It’s hard to imagine the wife of Alexander Hamilton posing for a painting in the squalor of an 18th century prison. But while Ralph Earl’s portrait of Elizabeth Schuyler Hamilton may show her sitting in front of a set of beautiful red curtains in what must have been one of her finest gowns, the truth is that Elizabeth actually sat for Earl while he was locked up in the debtor’s prison underneath New York City Hall.
It’s an incongruous image: a scion of one of New York City’s wealthiest families and the wife of one of the Founding Fathers posing in a prison just for a painting. But as Sarah Cascone writes for artnet News, Elizabeth didn’t have much of a choice, as there were only a handful of professional artists living in the United States that could do the job.
"He was really the only trained portrait painter in the city at this time," Elizabeth Mankin Kornhauser, the Metropolitan Museum of Art’s curator of American painting and sculpture said at an event on early American portraiture earlier this month, Cascone reports.
At the time, portraits were important signifiers of wealth and social status, but there weren’t always enough artists to match the demand at hand. One painter, John Singleton Copley, spent about six months in New York in 1771, during which time he completed 37 different commissioned artworks, Cascone reports. While these works took much longer to make than a few selfies snapped on a smartphone would today, members of the upper class used their portraits to craft public personas, much like modern-day celebrities using social media platforms like Instagram and Twitter do today.
“New York’s most prominent citizens had those same concerns going back hundreds of years, and no matter how different these elegantly framed oil paintings may seem from posts on Facebook or Instagram, their inspiration remains strikingly similar,” Whitney Donhauser, director of the Museum of the City of New York (MCNY), tells Jason Shaltiel for AM New York. The museum currently features an exhibition of early American portraiture from New York City, and the museum’s collection includes Earl’s painting of Elizabeth Hamilton, as well as artist John Turnbull’s portrait of Alexander Hamilton, which was used as the basis for his appearance on the $10 bill.

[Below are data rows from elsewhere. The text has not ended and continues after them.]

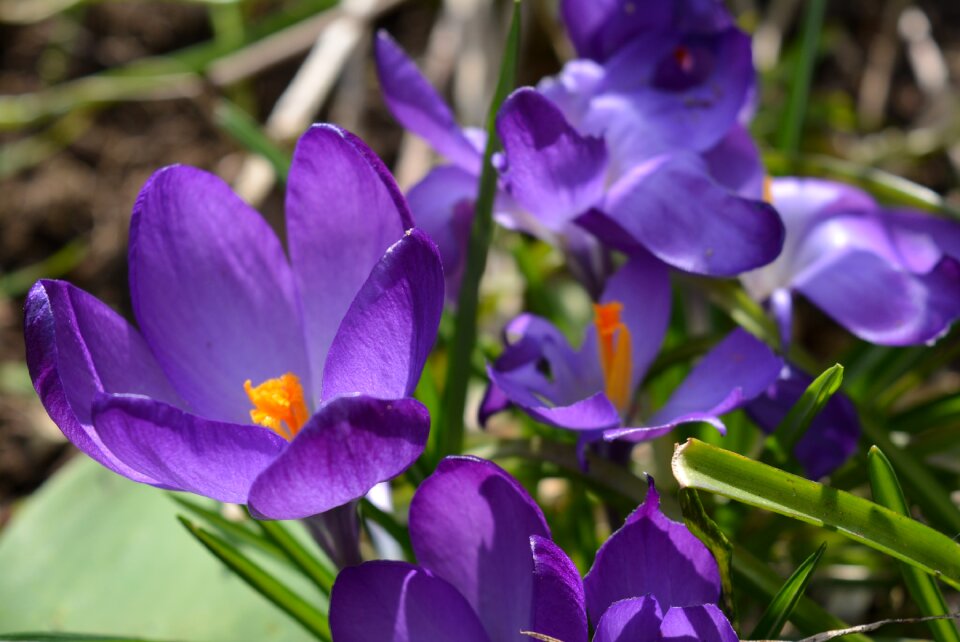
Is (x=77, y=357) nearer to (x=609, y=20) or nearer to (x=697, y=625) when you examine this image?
(x=697, y=625)

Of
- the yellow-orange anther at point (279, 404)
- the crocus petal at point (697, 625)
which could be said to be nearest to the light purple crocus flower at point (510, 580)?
the crocus petal at point (697, 625)

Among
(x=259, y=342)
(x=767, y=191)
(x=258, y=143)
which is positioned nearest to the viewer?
(x=259, y=342)

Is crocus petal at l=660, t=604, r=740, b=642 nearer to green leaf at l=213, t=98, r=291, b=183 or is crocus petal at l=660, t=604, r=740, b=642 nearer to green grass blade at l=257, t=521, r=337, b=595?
green grass blade at l=257, t=521, r=337, b=595

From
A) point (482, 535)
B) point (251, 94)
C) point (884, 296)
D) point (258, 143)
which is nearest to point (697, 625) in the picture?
point (482, 535)

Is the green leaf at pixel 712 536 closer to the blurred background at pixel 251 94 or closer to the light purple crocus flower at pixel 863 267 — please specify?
the light purple crocus flower at pixel 863 267

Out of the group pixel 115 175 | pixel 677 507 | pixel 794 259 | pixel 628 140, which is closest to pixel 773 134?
pixel 794 259

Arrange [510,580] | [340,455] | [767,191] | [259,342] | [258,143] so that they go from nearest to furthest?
[340,455] → [510,580] → [259,342] → [767,191] → [258,143]
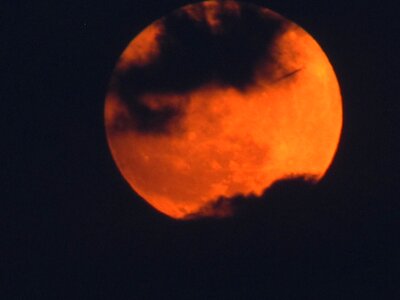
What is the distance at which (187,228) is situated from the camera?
10.8 feet

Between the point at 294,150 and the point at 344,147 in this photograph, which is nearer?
the point at 294,150

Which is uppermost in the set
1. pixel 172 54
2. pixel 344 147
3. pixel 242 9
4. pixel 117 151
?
pixel 242 9

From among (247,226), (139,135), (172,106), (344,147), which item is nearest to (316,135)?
(344,147)

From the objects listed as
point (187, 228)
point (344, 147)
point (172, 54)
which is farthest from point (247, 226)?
point (172, 54)

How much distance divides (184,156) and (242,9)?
1.22 m

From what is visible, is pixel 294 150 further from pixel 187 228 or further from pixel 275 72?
pixel 187 228

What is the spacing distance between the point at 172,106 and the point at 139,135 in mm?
348

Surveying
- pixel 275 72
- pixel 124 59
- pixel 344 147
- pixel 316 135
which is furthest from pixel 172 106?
pixel 344 147

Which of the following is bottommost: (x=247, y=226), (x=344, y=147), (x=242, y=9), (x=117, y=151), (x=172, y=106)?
(x=247, y=226)

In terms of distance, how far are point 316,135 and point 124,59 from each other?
1.60m

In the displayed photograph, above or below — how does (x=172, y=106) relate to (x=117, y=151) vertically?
above

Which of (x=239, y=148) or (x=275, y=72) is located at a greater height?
(x=275, y=72)

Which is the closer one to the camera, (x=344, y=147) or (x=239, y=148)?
(x=239, y=148)

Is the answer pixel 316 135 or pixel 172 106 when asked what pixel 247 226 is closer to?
pixel 316 135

When looking at portraits from this time period, tiny little details can provide all kinds of hints into who the person was, as well as how they wanted others to see them. Portraits from the pre-Revolutionary War period often let the subjects show off their wealth, capturing them dressed in their finest clothes surrounded by symbols of their social status, Cascone writes. After the war ended, however, portraits became more spartan and solemn, with the subjects preferring to highlight their patriotism over their personal wealth.
“In the mid-19th century New York City began to become modern,” MCNY curator Bruce Weber says in a blog post. “In some ways I wouldn’t say we’re that different from New Yorkers of that day. Some of their aims and aspirations were a lot like ours.”
As for Elizabeth Hamilton, dressed in a delicate white dress and the giant white wig, it appears that she wanted her portrait to communicate her elevated social status, while also maintaining some level of modesty. In the painting she wears white, with only a simple black ribbon adorning her neck and pink sash around her waist to add color. It's possible that the faint, knowing smile she wears in the painting was intended to hint at how good-humored and intelligent she was often said to be.
To check out some of these portraits in person, check out MCNY's new exhibition, Picturing Prestige, running through October 2016.